**Vorliegender Text:**
=====

# Womit kleine Graskarpfen füttern?



## graskarpfen22 (22. Apr. 2016)

Hallo,
ich habe mir vor 3-4 Jahren Fünf __ Graskarpfen gekauft. Ich habe sie bis heute nie wieder gesehen von einem __ Fischreiher o.ä. gehe ich nicht aus, weil ich noch nie einen gesehen haben und alles dicht mit hohen bäumen bewachsen ist. Ich wollte nur mal wissen, weil ich mir heute 5 neue gekauft habe was ich so falsch gemacht haben könnte ob ich sie füttern muss ( wenn ja womit) und wie ich sie ein bisschen zam bekomme.  Ich freue mich über eine Unterhaltung!


----------



## Tottoabs (22. Apr. 2016)

Teich schon mal abgelassen ob Sie vielleicht nicht noch drin sind ?

=====

**Bereitgestellte Zeilen:**
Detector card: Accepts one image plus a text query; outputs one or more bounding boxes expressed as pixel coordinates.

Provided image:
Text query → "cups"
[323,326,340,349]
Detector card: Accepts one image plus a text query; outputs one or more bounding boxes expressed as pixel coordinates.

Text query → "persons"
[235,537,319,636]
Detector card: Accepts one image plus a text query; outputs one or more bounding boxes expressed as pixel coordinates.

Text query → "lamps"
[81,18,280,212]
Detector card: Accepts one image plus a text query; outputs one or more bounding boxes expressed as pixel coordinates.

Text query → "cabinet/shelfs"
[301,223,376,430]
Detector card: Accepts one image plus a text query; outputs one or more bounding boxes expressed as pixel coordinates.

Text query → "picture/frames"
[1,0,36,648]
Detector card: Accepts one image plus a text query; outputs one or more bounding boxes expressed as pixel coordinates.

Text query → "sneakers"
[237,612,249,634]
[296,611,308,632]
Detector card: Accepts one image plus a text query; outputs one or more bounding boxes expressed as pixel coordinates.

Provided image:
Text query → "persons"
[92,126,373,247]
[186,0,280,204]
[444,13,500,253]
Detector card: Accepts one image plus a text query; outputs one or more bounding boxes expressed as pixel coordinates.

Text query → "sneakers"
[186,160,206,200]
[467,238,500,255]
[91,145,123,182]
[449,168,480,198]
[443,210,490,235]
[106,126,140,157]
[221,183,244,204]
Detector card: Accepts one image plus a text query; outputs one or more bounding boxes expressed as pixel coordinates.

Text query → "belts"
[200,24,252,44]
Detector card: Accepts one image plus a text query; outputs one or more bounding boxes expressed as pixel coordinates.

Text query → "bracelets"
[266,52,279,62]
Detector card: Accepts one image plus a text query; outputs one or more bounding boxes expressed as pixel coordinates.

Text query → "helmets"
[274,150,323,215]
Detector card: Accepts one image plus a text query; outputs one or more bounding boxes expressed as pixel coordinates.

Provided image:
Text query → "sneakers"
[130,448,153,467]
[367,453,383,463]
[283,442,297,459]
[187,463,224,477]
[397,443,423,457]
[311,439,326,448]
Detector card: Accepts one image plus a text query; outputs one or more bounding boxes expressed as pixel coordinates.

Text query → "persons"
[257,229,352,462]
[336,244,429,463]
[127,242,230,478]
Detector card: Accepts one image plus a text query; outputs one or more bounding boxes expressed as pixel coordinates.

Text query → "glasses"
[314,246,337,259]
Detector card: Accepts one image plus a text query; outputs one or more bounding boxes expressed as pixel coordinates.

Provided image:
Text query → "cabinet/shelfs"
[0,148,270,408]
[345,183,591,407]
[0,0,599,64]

=====

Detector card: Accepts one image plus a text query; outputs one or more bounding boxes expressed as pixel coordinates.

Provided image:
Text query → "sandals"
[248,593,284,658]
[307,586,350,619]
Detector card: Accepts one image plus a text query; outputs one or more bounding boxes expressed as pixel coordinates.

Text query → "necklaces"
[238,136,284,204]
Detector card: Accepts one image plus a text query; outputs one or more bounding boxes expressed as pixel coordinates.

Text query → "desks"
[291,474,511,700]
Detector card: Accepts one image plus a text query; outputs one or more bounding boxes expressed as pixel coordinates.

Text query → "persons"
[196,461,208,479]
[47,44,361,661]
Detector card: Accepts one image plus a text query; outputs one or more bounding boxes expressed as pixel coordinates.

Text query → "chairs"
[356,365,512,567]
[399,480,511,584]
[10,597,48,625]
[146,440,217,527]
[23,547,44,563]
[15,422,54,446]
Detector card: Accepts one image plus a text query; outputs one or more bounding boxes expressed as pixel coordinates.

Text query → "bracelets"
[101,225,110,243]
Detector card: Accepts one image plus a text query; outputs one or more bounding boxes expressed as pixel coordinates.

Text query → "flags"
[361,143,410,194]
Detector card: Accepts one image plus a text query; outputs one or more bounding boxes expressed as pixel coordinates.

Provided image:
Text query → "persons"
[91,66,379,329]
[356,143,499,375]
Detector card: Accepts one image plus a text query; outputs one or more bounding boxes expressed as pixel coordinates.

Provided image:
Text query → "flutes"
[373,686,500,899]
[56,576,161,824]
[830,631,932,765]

=====

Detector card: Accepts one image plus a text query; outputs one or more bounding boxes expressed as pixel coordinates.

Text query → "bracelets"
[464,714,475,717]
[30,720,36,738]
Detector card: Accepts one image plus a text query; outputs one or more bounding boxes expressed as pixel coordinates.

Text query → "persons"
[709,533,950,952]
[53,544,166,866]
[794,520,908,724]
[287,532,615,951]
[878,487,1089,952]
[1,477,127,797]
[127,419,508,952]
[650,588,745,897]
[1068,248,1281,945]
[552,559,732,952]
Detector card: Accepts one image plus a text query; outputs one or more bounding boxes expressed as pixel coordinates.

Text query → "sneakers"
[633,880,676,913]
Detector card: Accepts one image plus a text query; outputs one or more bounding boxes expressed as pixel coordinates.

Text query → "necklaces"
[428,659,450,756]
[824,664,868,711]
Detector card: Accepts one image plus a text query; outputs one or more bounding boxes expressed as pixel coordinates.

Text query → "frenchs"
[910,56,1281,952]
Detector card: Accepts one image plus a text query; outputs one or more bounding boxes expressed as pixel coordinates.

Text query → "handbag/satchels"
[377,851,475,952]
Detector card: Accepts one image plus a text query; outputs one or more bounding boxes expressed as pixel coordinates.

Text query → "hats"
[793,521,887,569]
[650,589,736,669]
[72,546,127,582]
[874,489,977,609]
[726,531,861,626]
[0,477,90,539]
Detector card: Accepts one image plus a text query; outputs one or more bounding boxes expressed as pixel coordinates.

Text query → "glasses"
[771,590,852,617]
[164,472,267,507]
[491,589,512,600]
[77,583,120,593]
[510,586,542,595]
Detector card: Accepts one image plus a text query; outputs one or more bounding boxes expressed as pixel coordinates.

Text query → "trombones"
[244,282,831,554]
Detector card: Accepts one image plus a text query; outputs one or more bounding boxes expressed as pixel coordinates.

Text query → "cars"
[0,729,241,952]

=====

**Aufgaben:**
A) Schreiben Sie aus dem Forumsthread über Graskarpfen den Abschnitt ab, der mit „# Womit kleine“ beginnt und bis einschließlich „über eine Unterhaltung!“ reicht.
B) Geben Sie an, wie viele neue Graskarpfen graskarpfen22 laut dem Forumsthread über Graskarpfen gekauft hat.
C) Erklären Sie anhand des Forumsthreads über Graskarpfen, warum graskarpfen22 nicht annimmt, dass ein Fischreiher die zuerst gekauften Graskarpfen geholt hat.
Die Zeilen werden zur Bearbeitung nicht benötigt.

**Lösungen:**
A)
# Womit kleine Graskarpfen füttern?



## graskarpfen22 (22. Apr. 2016)

Hallo,
ich habe mir vor 3-4 Jahren Fünf __ Graskarpfen gekauft. Ich habe sie bis heute nie wieder gesehen von einem __ Fischreiher o.ä. gehe ich nicht aus, weil ich noch nie einen gesehen haben und alles dicht mit hohen bäumen bewachsen ist. Ich wollte nur mal wissen, weil ich mir heute 5 neue gekauft habe was ich so falsch gemacht haben könnte ob ich sie füttern muss ( wenn ja womit) und wie ich sie ein bisschen zam bekomme.  Ich freue mich über eine Unterhaltung!

B) Fünf neue Graskarpfen.

C) graskarpfen22 hat dort noch nie einen Fischreiher gesehen. Außerdem ist alles dicht mit hohen Bäumen bewachsen.